• _DOCUMENT EXCERPT_
Start of Block
We conduct ablation studies on the target task of Manipulation-C and analyze the effect of the indicator of learning progress. As shown in Figure 5 , the performance degrades when using only either the expected return or the task progress as the learning progress. The generation often adapts too fast towards the target task when only counting on the task progress, although easier tasks can still emerge during the adaptation. When generating tasks only in response to the expected return, the policy is overwhelmed by easy tasks, which retards the learning progress of the target task. In these ablations, although the knowledge gained from such tasks sometimes could still benefit the training, they do not form the ideal curricula for solving the target task. As a result, the performances achieved by these ablations are inferior to the performance of the full model of APT-Gen.
End of Block
• _INFORMATION_
Start of Block
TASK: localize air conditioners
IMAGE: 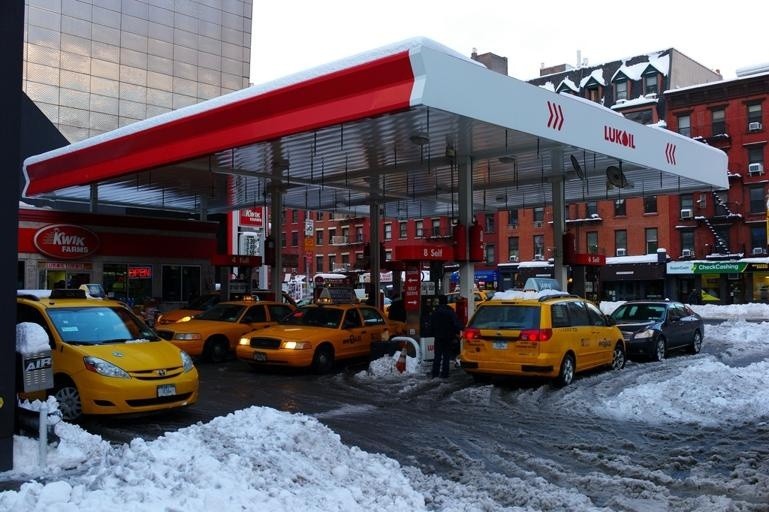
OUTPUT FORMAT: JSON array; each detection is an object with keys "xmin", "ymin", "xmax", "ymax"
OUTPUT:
[
  {"xmin": 748, "ymin": 121, "xmax": 762, "ymax": 131},
  {"xmin": 748, "ymin": 162, "xmax": 763, "ymax": 176},
  {"xmin": 681, "ymin": 209, "xmax": 693, "ymax": 219},
  {"xmin": 753, "ymin": 247, "xmax": 763, "ymax": 254},
  {"xmin": 616, "ymin": 247, "xmax": 626, "ymax": 256},
  {"xmin": 534, "ymin": 253, "xmax": 542, "ymax": 261},
  {"xmin": 509, "ymin": 254, "xmax": 517, "ymax": 261},
  {"xmin": 682, "ymin": 249, "xmax": 690, "ymax": 256}
]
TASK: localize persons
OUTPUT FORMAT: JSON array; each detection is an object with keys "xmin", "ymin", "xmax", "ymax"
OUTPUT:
[
  {"xmin": 430, "ymin": 295, "xmax": 464, "ymax": 378},
  {"xmin": 313, "ymin": 276, "xmax": 330, "ymax": 299},
  {"xmin": 389, "ymin": 294, "xmax": 407, "ymax": 323}
]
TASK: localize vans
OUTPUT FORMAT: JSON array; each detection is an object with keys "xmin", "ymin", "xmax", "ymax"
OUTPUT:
[
  {"xmin": 458, "ymin": 293, "xmax": 627, "ymax": 385},
  {"xmin": 16, "ymin": 287, "xmax": 200, "ymax": 424}
]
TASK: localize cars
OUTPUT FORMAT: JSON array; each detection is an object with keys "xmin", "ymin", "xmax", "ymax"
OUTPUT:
[
  {"xmin": 153, "ymin": 287, "xmax": 405, "ymax": 374},
  {"xmin": 443, "ymin": 291, "xmax": 488, "ymax": 323},
  {"xmin": 609, "ymin": 301, "xmax": 705, "ymax": 362}
]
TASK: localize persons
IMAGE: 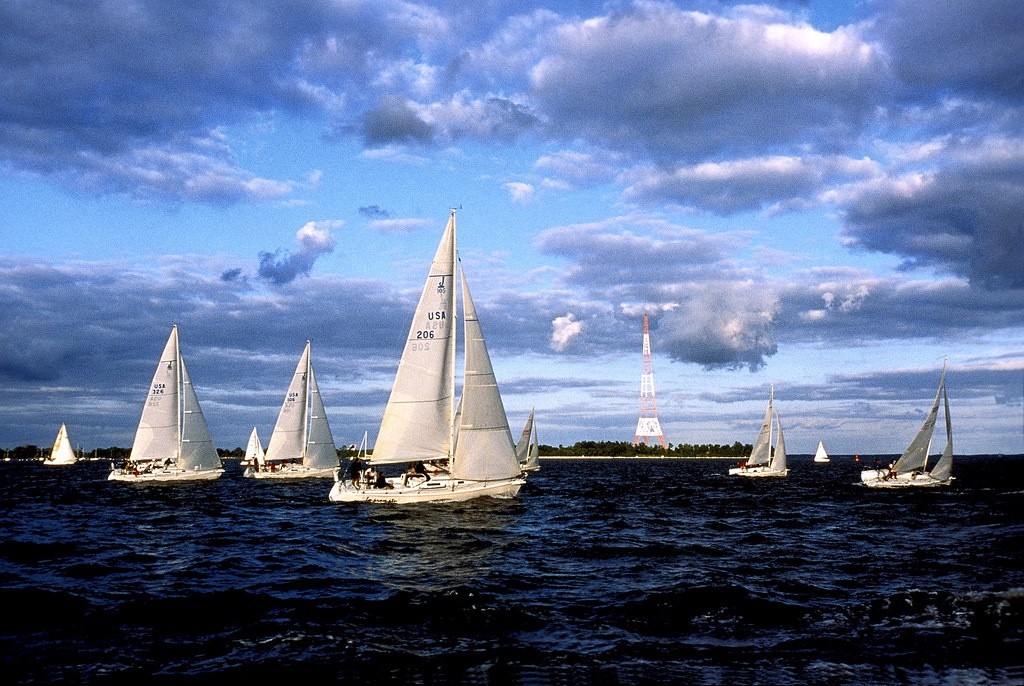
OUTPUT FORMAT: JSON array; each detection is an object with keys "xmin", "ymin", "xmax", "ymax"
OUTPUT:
[
  {"xmin": 338, "ymin": 452, "xmax": 393, "ymax": 490},
  {"xmin": 253, "ymin": 456, "xmax": 260, "ymax": 473},
  {"xmin": 872, "ymin": 459, "xmax": 888, "ymax": 482},
  {"xmin": 263, "ymin": 462, "xmax": 277, "ymax": 473},
  {"xmin": 119, "ymin": 460, "xmax": 152, "ymax": 475},
  {"xmin": 889, "ymin": 460, "xmax": 898, "ymax": 479},
  {"xmin": 163, "ymin": 457, "xmax": 173, "ymax": 473},
  {"xmin": 415, "ymin": 461, "xmax": 431, "ymax": 481}
]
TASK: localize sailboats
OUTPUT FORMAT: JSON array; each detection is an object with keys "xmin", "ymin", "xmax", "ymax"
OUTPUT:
[
  {"xmin": 239, "ymin": 425, "xmax": 267, "ymax": 468},
  {"xmin": 860, "ymin": 355, "xmax": 957, "ymax": 489},
  {"xmin": 106, "ymin": 323, "xmax": 225, "ymax": 484},
  {"xmin": 41, "ymin": 422, "xmax": 79, "ymax": 468},
  {"xmin": 243, "ymin": 339, "xmax": 342, "ymax": 480},
  {"xmin": 515, "ymin": 405, "xmax": 543, "ymax": 474},
  {"xmin": 814, "ymin": 439, "xmax": 832, "ymax": 463},
  {"xmin": 329, "ymin": 210, "xmax": 526, "ymax": 505},
  {"xmin": 728, "ymin": 382, "xmax": 790, "ymax": 478}
]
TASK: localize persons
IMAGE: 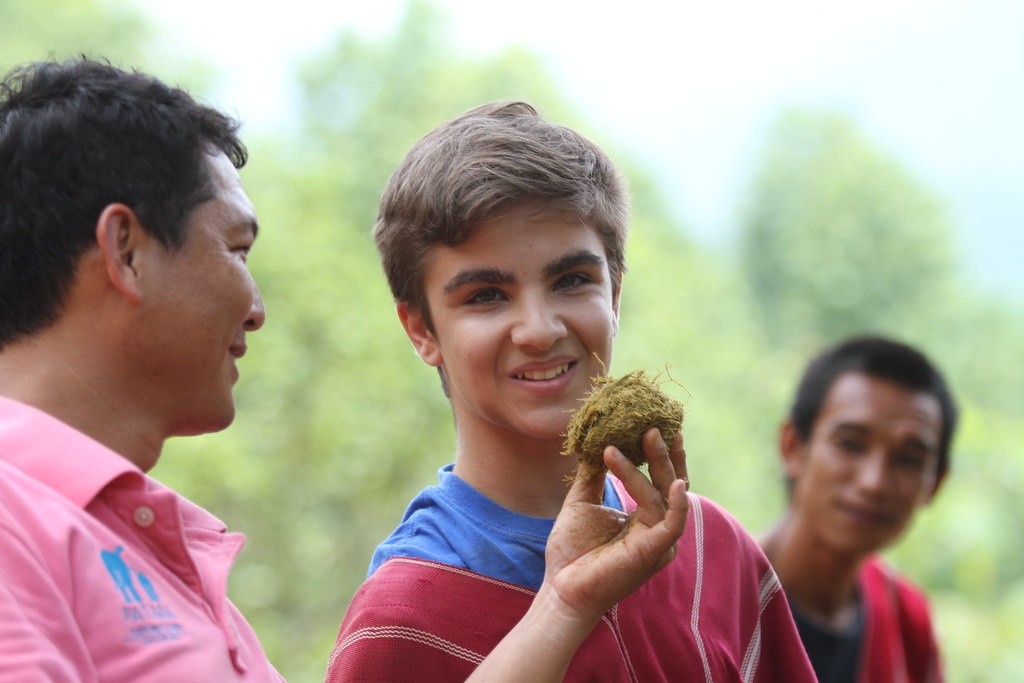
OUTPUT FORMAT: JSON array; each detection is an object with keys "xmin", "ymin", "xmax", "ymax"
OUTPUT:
[
  {"xmin": 325, "ymin": 99, "xmax": 818, "ymax": 683},
  {"xmin": 0, "ymin": 63, "xmax": 689, "ymax": 683},
  {"xmin": 750, "ymin": 337, "xmax": 957, "ymax": 683}
]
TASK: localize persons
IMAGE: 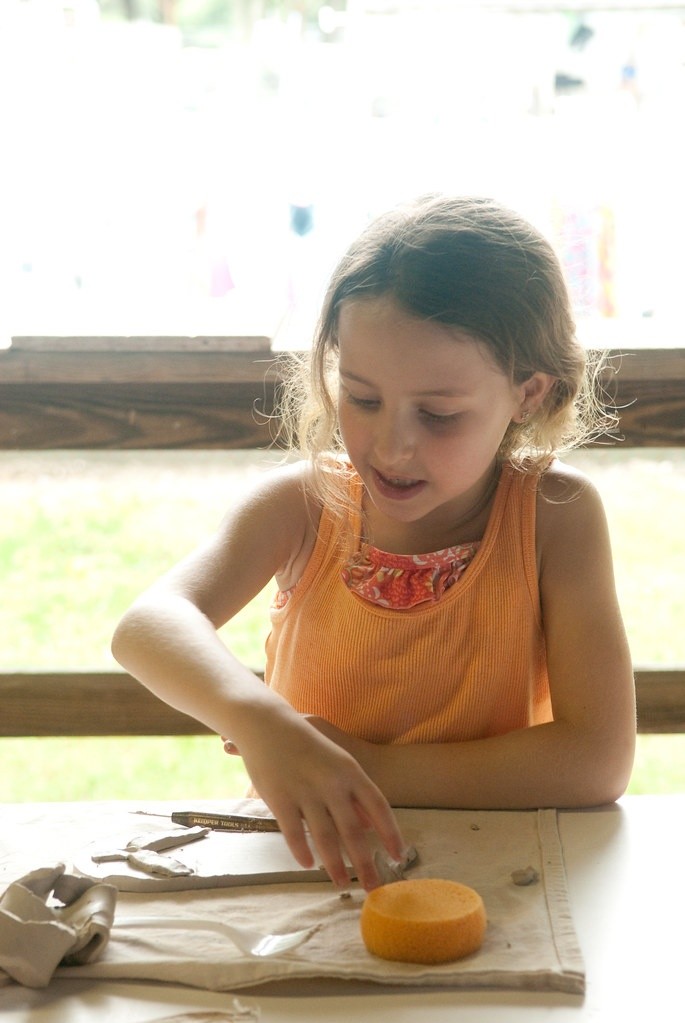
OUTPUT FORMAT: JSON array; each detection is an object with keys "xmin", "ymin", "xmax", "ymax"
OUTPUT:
[{"xmin": 111, "ymin": 197, "xmax": 637, "ymax": 893}]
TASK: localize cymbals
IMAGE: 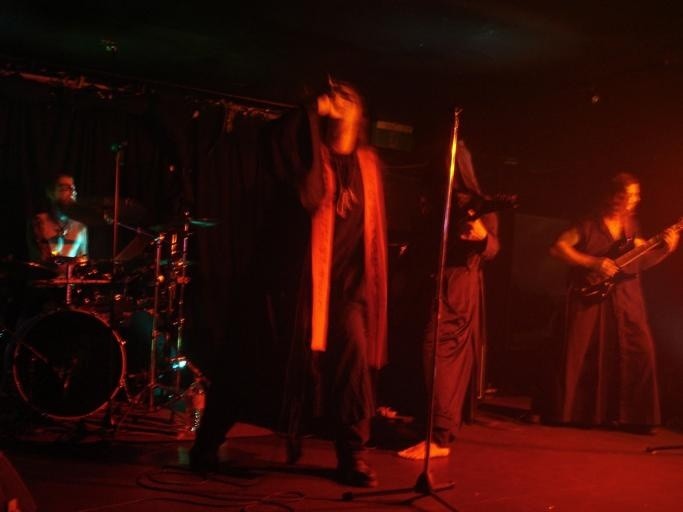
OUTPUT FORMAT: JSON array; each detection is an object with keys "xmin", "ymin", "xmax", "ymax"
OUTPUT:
[{"xmin": 0, "ymin": 255, "xmax": 53, "ymax": 272}]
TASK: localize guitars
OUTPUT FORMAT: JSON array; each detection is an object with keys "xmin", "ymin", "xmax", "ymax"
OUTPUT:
[{"xmin": 566, "ymin": 219, "xmax": 683, "ymax": 304}]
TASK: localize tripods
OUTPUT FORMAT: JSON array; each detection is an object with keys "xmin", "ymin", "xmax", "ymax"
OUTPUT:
[
  {"xmin": 341, "ymin": 107, "xmax": 460, "ymax": 512},
  {"xmin": 110, "ymin": 208, "xmax": 212, "ymax": 433}
]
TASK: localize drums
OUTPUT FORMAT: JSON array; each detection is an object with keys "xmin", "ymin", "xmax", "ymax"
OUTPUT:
[
  {"xmin": 112, "ymin": 263, "xmax": 181, "ymax": 311},
  {"xmin": 12, "ymin": 304, "xmax": 128, "ymax": 423},
  {"xmin": 24, "ymin": 274, "xmax": 113, "ymax": 326}
]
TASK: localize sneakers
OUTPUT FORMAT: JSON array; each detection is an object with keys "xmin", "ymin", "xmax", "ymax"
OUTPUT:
[
  {"xmin": 336, "ymin": 459, "xmax": 378, "ymax": 487},
  {"xmin": 187, "ymin": 445, "xmax": 219, "ymax": 476}
]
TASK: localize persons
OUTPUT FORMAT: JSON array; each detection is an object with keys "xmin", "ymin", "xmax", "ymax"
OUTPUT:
[
  {"xmin": 547, "ymin": 173, "xmax": 678, "ymax": 435},
  {"xmin": 179, "ymin": 106, "xmax": 284, "ymax": 480},
  {"xmin": 21, "ymin": 161, "xmax": 88, "ymax": 306},
  {"xmin": 292, "ymin": 87, "xmax": 393, "ymax": 481},
  {"xmin": 396, "ymin": 136, "xmax": 501, "ymax": 459}
]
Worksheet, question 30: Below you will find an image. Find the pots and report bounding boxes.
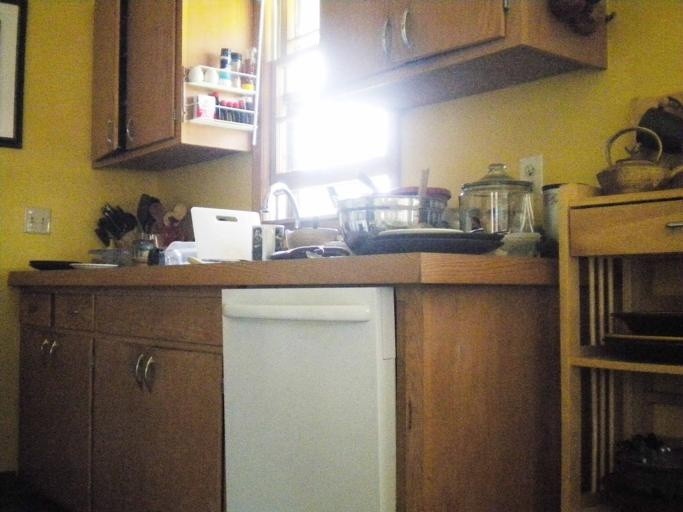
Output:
[612,431,683,502]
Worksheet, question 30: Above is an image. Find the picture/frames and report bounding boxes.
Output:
[0,0,29,149]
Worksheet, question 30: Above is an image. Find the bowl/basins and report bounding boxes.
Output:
[337,195,451,255]
[286,227,338,250]
[497,230,545,258]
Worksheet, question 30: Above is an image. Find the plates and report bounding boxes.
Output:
[269,246,349,257]
[29,260,119,270]
[610,310,683,336]
[601,332,683,366]
[349,227,505,255]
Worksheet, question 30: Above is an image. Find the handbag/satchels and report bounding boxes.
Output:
[636,105,683,152]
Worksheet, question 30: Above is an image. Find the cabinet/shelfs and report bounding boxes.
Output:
[17,287,94,512]
[556,183,683,510]
[93,290,221,512]
[90,0,261,170]
[320,1,609,110]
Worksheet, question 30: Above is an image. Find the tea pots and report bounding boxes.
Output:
[595,126,683,196]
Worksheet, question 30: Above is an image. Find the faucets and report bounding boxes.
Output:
[260,181,303,229]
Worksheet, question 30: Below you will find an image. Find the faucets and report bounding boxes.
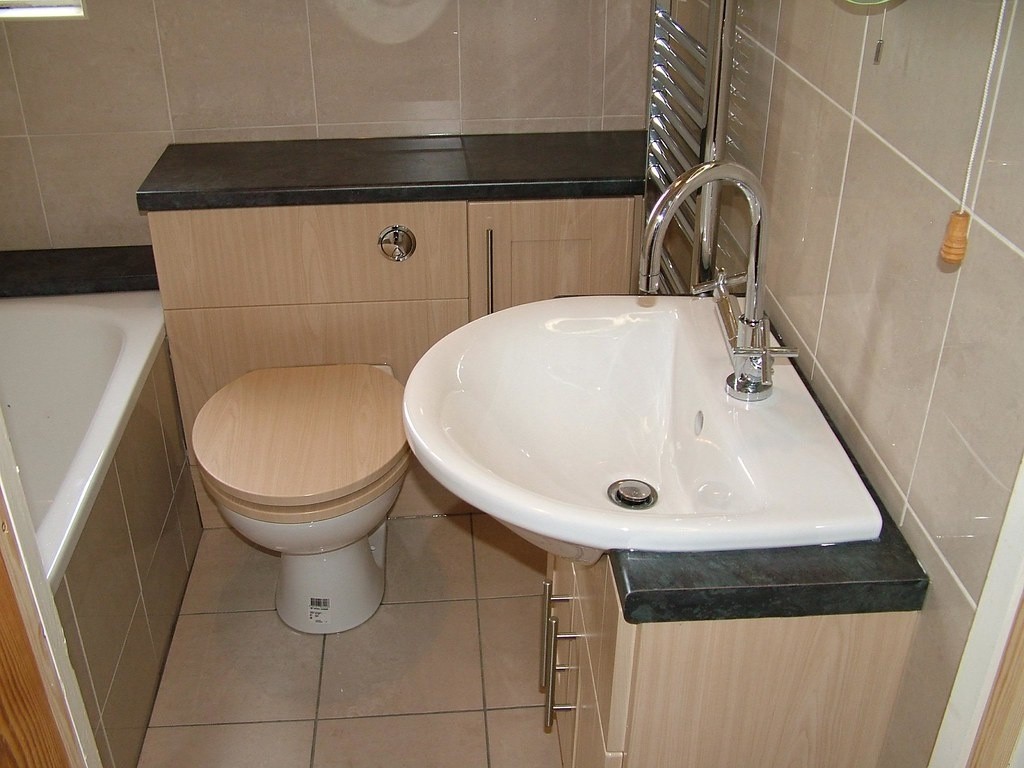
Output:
[637,157,802,402]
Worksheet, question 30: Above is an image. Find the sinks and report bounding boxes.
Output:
[397,291,884,554]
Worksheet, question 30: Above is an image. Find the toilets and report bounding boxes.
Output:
[191,361,416,636]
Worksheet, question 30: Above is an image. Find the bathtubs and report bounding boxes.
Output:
[0,288,209,768]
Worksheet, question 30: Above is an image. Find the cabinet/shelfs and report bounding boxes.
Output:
[136,196,646,466]
[539,554,930,768]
End of Block
• _TASK INSTRUCTIONS_
a. According to the passage on the learning-progress ablations, why does performance on the target task suffer when tasks are generated only in response to the expected return? Answer in one to three sentences.
b. Write a continuation of the passage on the learning-progress ablations, starting after its final sentence.

• _SOLVED PROBLEMS_
a. When generation follows only the expected return, the policy is overwhelmed by easy tasks. This retards the learning progress of the target task, so the tasks do not form ideal curricula for solving it.

b.
4.4. PROGRESSION OF GENERATED TASKS

We present qualitative results of the generated tasks in Figure 6 . Each row shows three generated tasks and the target task (marked by green borderlines) with the number of collected environment steps and the task name shown on the upper right of the images. When learning for Grid-World-A, the task generator first creates easy tasks in which the goal (green tile) is close to the starting position of the agent (red triangle) with few obstacles in between. Between 15k and 30k steps, the task generator gradually shifts the goal to the bottom right corner as in the target task. At the same time, walls (grey tiles) are created to form rooms enclosing the goal. At around 45k steps, the door is placed on the wall to lock the room and the key is placed in a further location in the labyrinth. The agent learns to grab the key and open the door in the target task after learning to solve the generated task since the solutions now share a similar routine. In Manipulation-C, generated tasks start with a clear table surface and a small distance between the target object (blue can) and the goal (cyan circle). As the agent learns to tackle such easy scenarios, a green can is placed in between as an obstacle while the goal grows larger to make sure the agent can still complete the task. At 60K steps, the environment further morphs towards the target task as more obstacles being added to the scene and the goal shrinking to the correct size. In the out-of-space task, although the more complicated table and objects cannot be generated by the procedural generation module of limited capabilities, APT-Gen gradually learns to outline the scene of the target task by utilizing the available elements such as cuboids and empty holes. By interacting with the environment and comparing experiences in both task sources, APT-Gen trains the policy to solve the out-of-space task by approximating the challenges in the target task.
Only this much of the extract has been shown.